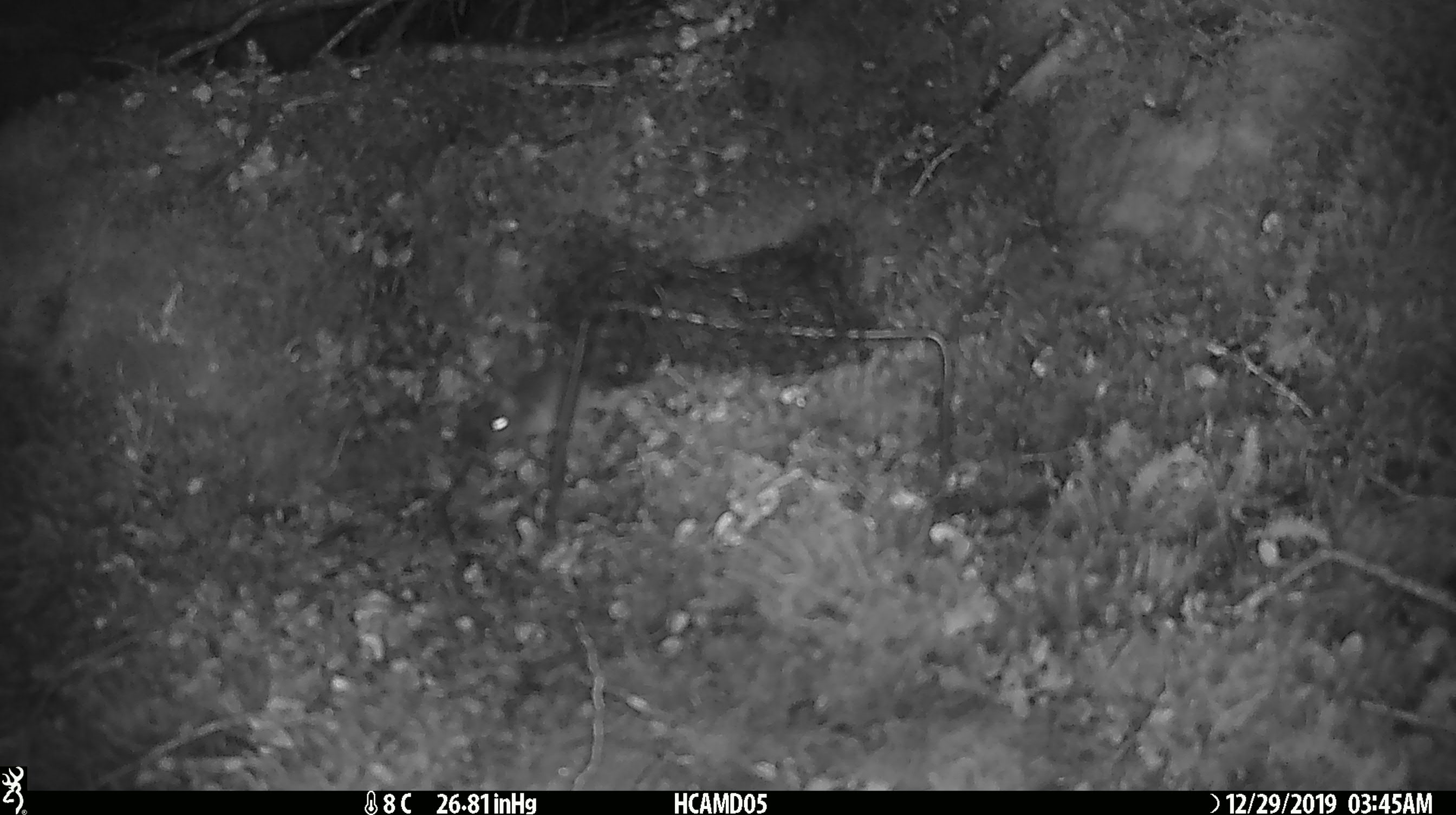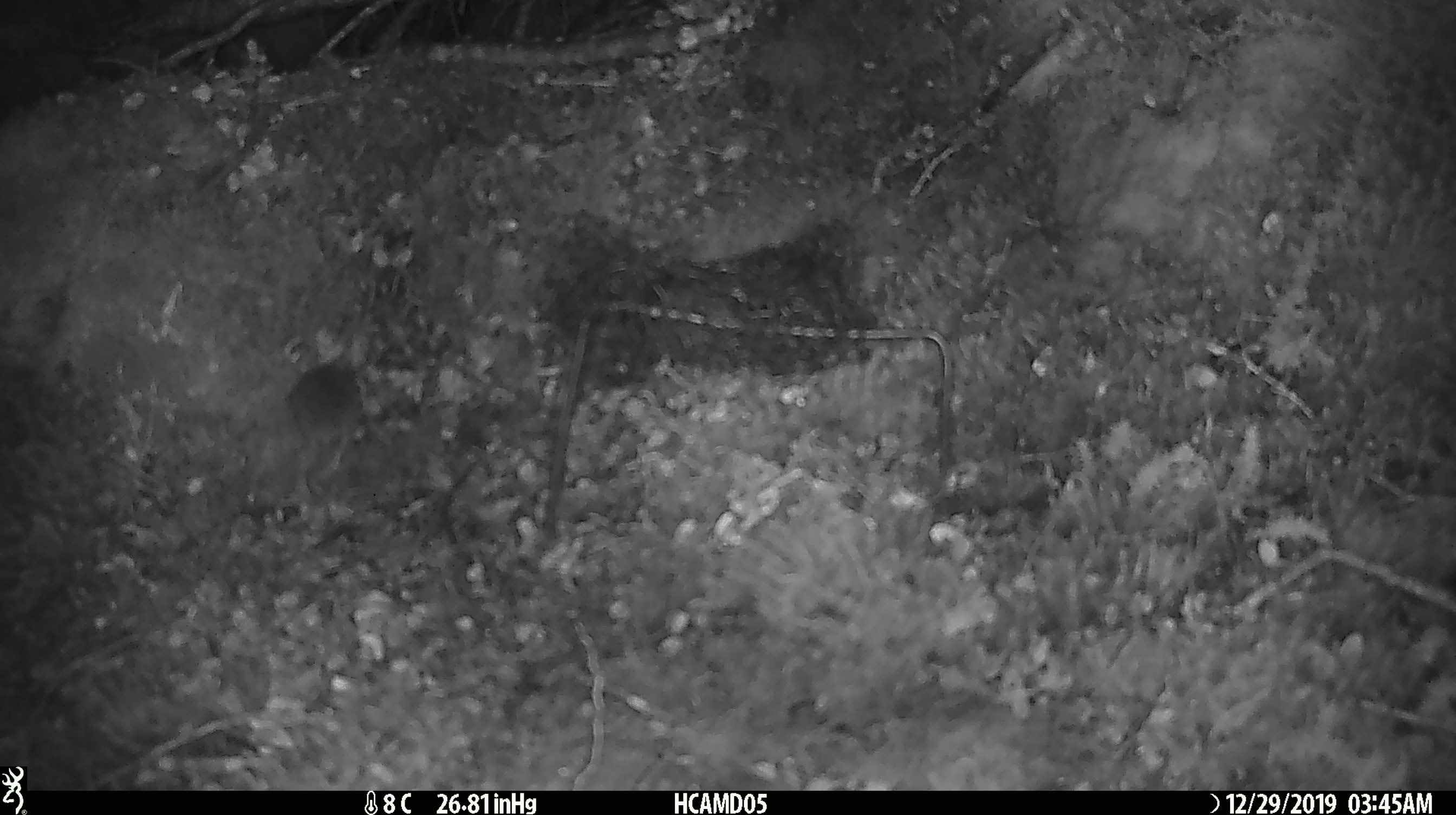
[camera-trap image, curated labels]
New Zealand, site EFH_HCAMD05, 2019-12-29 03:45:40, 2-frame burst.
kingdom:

☆ ☆ ☆

§ **What you will do**
Return the listing above in full and unaltered. Keep the pictures out.

§ **Response box**
[camera-trap image, curated labels]
New Zealand, site EFH_HCAMD05, 2019-12-29 03:45:40, 2-frame burst.
kingdom:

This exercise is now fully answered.